I am doing a mini-project to collect some data from a popular League of Legends website, www.op.gg. For example, if you go to this page, you will see that there are 10 games worth of data shown on the right. If you keep scrolling down, you will see "Show More" at the bottom which will show the next 20 results, and so on. When I inspect the "Show More" element using chrome tools, I see the following entry:
<a href="#" onclick="$.OP.GG.matches.list.loadMore($(this)); return false;" class="Button">Show More</a>
I am currently using Scrapy to grab several datapoints from pages like this, and I have been successful in grabbing the first 10 games that show up but need some help on how to keep grabbing more until a set time period (i.e. keep showing more results until the "data-datetime" element in each GameItemWrap class is 30 days ago from runtime.)
My code is below:
import scrapy
class PostsSpider(scrapy.Spider):
name = "posts"
start_urls = [
'https://na.op.gg/summoner/userName=C9+Zven',
'https://na.op.gg/summoner/userName=From+Iron'
]
def parse(self, response):
summoner_name = response.css('.SummonerLayout>.Header>.Profile>.Information>.Name::text').get()
rank_type = response.css('.TierRankInfo .RankType::text').get()
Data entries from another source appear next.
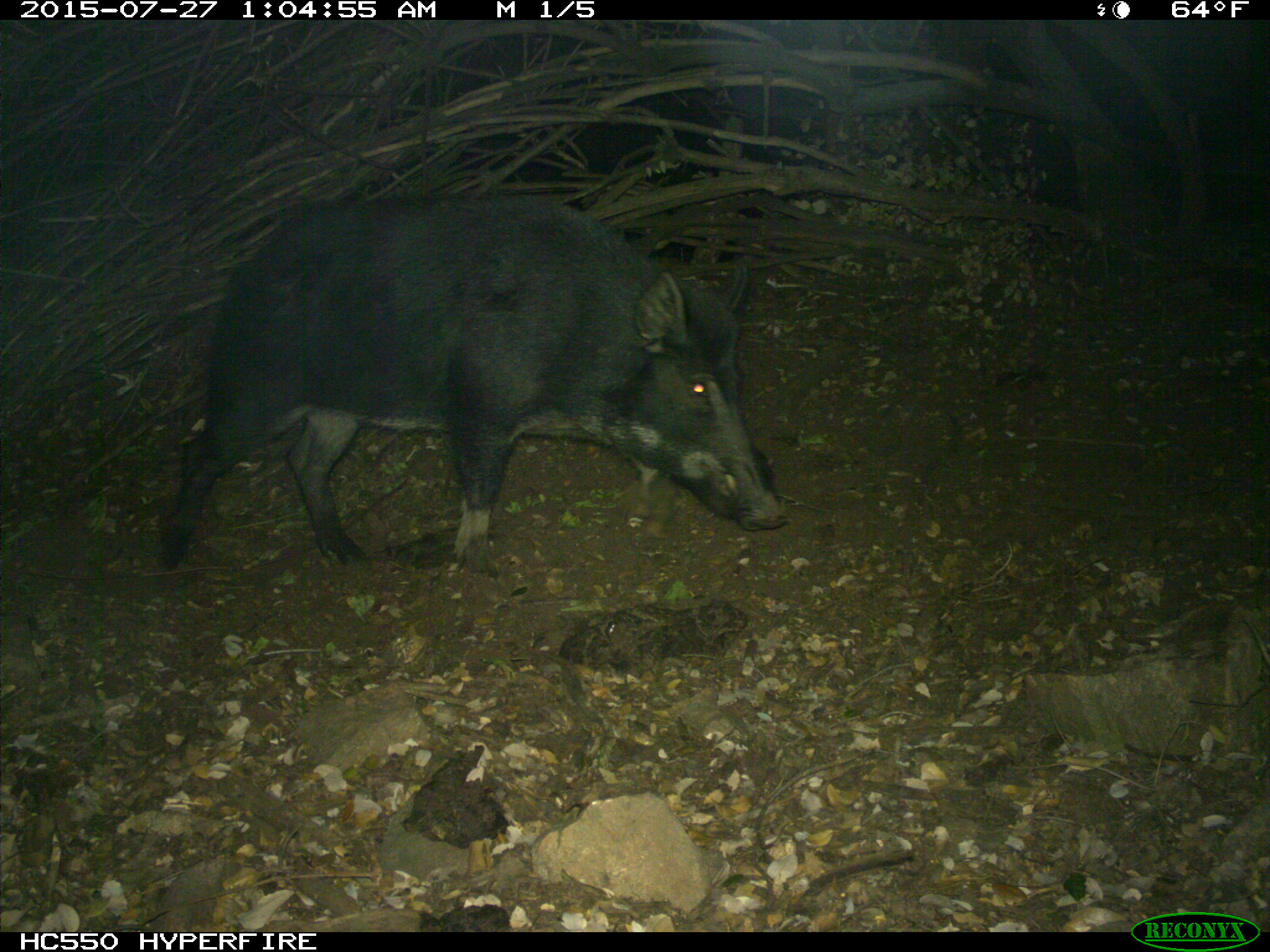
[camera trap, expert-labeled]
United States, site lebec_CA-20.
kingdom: Animalia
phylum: Chordata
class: Mammalia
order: Artiodactyla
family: Suidae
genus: Sus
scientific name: Sus scrofa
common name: wild boar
tier_rank = response.css('.TierRankInfo .TierRank::text').get()
game_lists = []
dict_per_game = {}
for game in response.css('div.GameItemWrap'):
dict_per_game['summoner_id'] = game.css('.GameItem::attr(data-summoner-id)').get()
dict_per_game['data_game_time'] = game.css('.GameItem::attr(data-game-time)').get()
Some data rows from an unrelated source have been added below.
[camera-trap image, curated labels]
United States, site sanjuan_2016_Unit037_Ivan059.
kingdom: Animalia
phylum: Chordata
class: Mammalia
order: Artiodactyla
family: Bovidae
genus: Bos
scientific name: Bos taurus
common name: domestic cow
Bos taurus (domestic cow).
dict_per_game['game_type'] = str.strip(game.css('.Content .GameStats .GameType::text').get())
dict_per_game['date_time_epoch'] = game.css('.Content .GameStats .TimeStamp ._timeago::attr(data-datetime)').get()
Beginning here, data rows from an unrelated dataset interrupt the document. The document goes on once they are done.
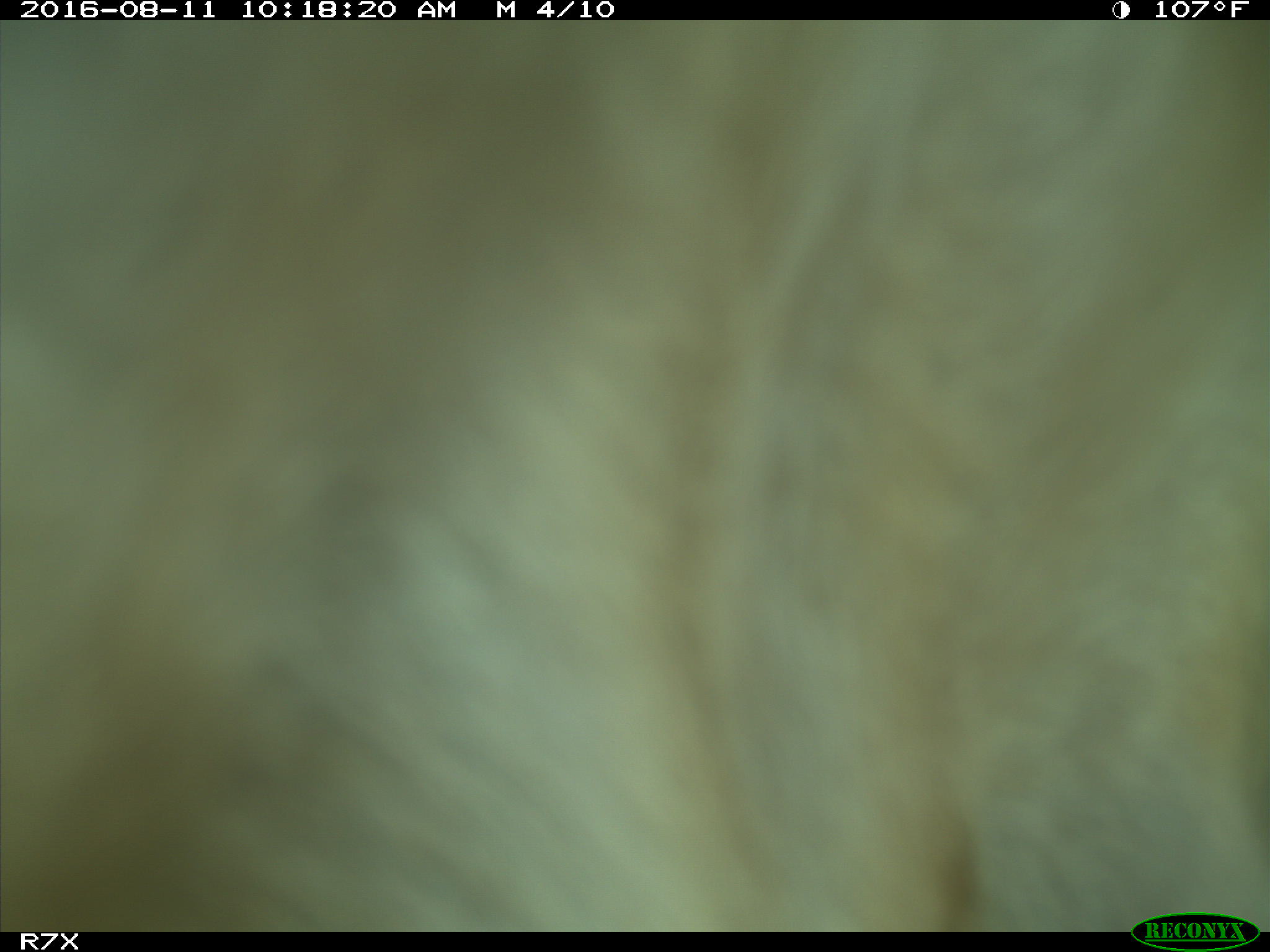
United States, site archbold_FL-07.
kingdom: Animalia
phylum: Chordata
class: Mammalia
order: Artiodactyla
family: Bovidae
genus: Bos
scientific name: Bos taurus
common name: domestic cow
dict_per_game['game_result'] = str.strip(game.css('.Content .GameStats .GameResult::text').get())
dict_per_game['champ_name'] = game.css('.Content .GameSettingInfo .ChampionName a::text').get()
dict_per_game['kill'] = game.css('.Content .KDA .KDA .Kill::text').get()
dict_per_game['death'] = game.css('.Content .KDA .KDA .Death::text').get()
dict_per_game['assist'] = game.css('.Content .KDA .KDA .Assist::text').get()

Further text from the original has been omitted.